Repeat the listing below exactly. Pictures do not belong in the copy.

TASK INPUTS:
=-=-=-=-=
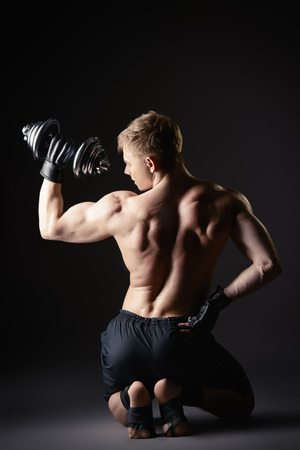 male arm: Athlete man doing exercises with dumbbells. Bodybuilding. Muscles of the arms and back. Studio shot over black background.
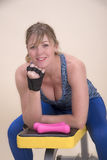 Mulher que senta-se em um banco do treinamento do gym imagem de stock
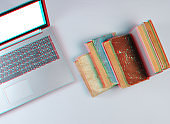 Modern laptop and many old books on a gray background. Old and new sources of information. Glitch effect. Top view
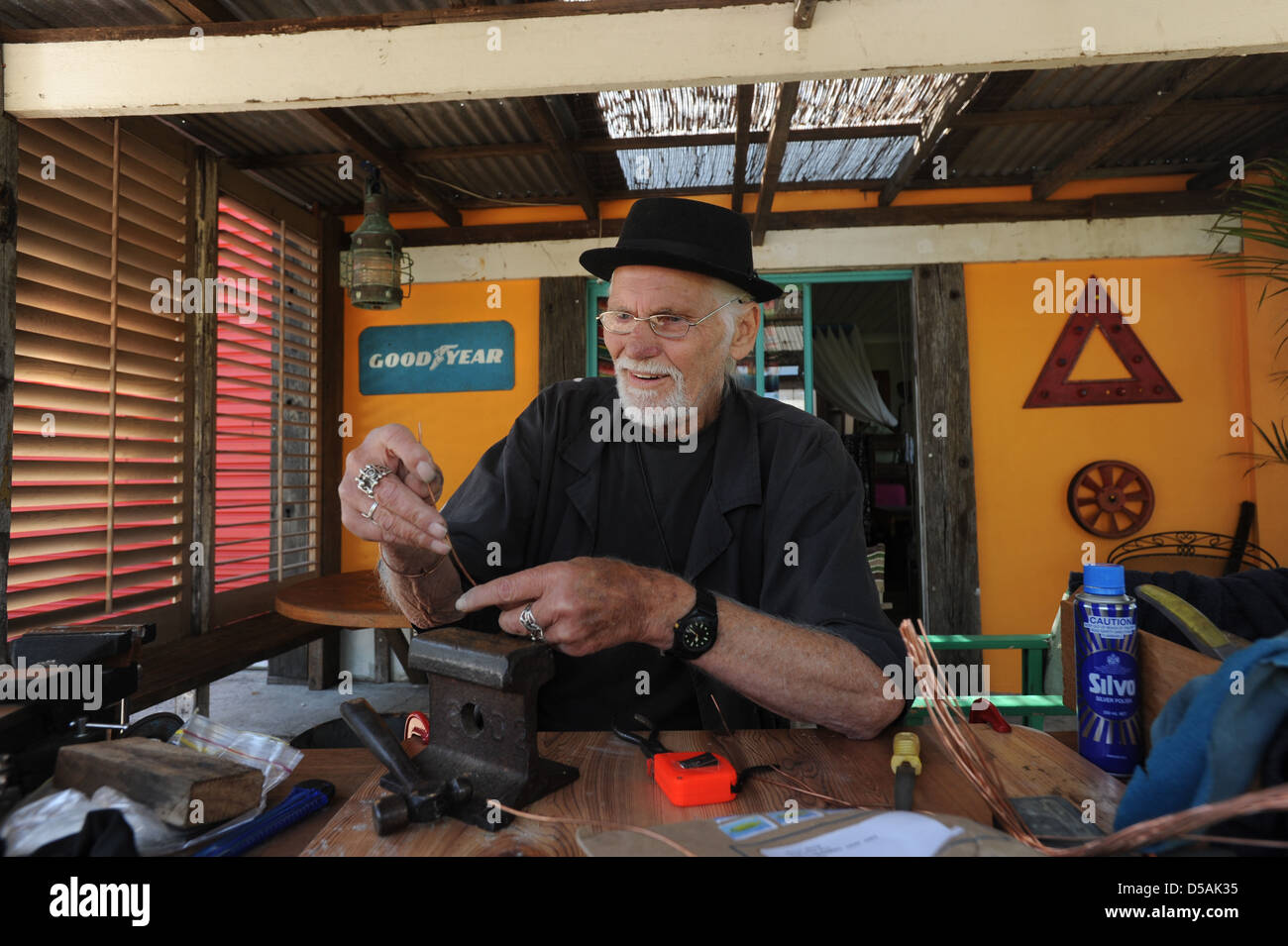 An older man working at jewellery making. - Stock Image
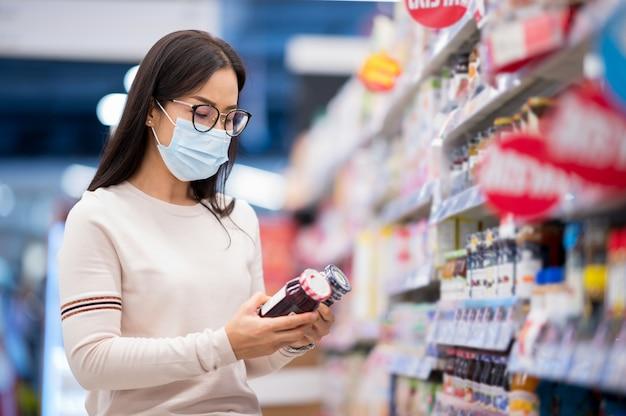 Покупки маски азиатской женщины нося в supermaket во время вируса короны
=-=-=-=-=
SOLUTION TO THE EXERCISE:
 male arm: Athlete man doing exercises with dumbbells. Bodybuilding. Muscles of the arms and back. Studio shot over black background.
 Mulher que senta-se em um banco do treinamento do gym imagem de stock
 Modern laptop and many old books on a gray background. Old and new sources of information. Glitch effect. Top view
 An older man working at jewellery making. - Stock Image
 Покупки маски азиатской женщины нося в supermaket во время вируса короны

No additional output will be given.